Bien de nos écrivains, Antoine Blondin le premier, ont poursuivi en vain le rêve de passer derrière un comptoir, ne serait-ce que pour observer le monde depuis cette position. Ramon Erra, auteur de En dénouant le mouchoir, un roman témoignant d’un imaginaire extrêmement fertile, y est parvenu à Cal Penyora par un simple fait d’association familiale, un phénomène dont la ruralité catalane est vertébrée. Chaque matin, Ernest, le père, allume le feu dans l’âtre ce qui vaut aux clients une saine application de tomate sur les tranches de pain brunies. Emilia, la mère, fait monter les saveurs du sanglier et de l’oie quand elle ne grille pas un lapin dans un buisson de farigoule.Teresa, l’une des filles, est préposée aux desserts et elle roule comme personne les « bras de gitan » dans lesquels elle emprisonne une crème jaune pâle. Sa soeur Àngels pilote énergiquement le service. Faussement placide, Ramon Erra est au percolateur. Ses yeux crépitent : chaque conversation représente probablement le sujet d’une nouvelle qu’on ne lira jamais mais on imagine que des bribes arrangées viendront se suspendre au balcon de quelque intrigue. Nous avons parlé. Nous reparlerons. Les terroirs sont des commodes dont on ne peut pas ouvrir d’un seul coup les nombreux tiroirs. Au passage, averti de mon nom, il m’a trouvé un ancêtre bien peu recommandable: un Tarragó du XVIIème siècle qui, appelé par les communautés villageoises du Lluçanès, déterminait si la malheureuse désignée était ou non une sorcière. Si vous passez par là, arrêtez-vous à Santa Eulàlia de Puig-Oriol, ça vaut cent Lloret de Mar et deux cents Saint Cyprien.

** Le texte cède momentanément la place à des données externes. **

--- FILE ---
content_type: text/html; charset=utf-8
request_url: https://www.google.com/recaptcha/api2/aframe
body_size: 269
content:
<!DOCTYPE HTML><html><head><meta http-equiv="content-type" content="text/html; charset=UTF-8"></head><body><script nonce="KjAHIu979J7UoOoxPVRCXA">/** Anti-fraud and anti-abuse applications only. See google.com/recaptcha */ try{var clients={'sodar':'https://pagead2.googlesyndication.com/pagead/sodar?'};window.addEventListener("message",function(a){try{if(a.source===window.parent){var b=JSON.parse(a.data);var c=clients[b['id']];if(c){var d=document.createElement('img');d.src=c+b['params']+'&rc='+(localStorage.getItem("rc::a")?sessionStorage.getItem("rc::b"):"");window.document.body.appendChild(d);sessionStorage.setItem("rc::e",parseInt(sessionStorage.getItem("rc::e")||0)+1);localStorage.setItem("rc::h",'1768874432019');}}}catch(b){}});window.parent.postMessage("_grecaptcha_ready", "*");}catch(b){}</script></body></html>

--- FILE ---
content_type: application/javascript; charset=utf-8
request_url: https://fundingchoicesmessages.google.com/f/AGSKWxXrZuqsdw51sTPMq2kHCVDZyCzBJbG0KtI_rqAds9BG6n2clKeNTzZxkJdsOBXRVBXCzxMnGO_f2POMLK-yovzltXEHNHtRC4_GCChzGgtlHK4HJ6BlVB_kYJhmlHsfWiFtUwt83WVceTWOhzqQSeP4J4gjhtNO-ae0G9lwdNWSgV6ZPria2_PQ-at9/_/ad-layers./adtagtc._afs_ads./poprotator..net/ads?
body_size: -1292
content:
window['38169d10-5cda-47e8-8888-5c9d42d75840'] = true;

Il m’est tout à fait impossible de poursuivre. Un « xató » m’attend près de l’âtre : c’est de la scarole agrémentée de morue douce et prise dans une sauce fauve où l’ail, l’amande et la noisette ne sont pas les moins perceptibles. J’aurais aimé vous parler de l’église de Lluçà, des petits chênes verts disséminés autour des tables granitiques concurrençant les grès fragiles. Ce sera pour une autre fois. Il est à peu près sûr que je reviendrai. Uror et in montes flammata mente revertor (Je brûle et je retourne dans les montagnes l’âme en flammes). C’est tiré de Pétrarque et relevé dans la Correspondance de Cingria que j’ai emportée avec moi. Notre Genevois conclue parfois ses lettres par un tibi et vale. Je fais de même.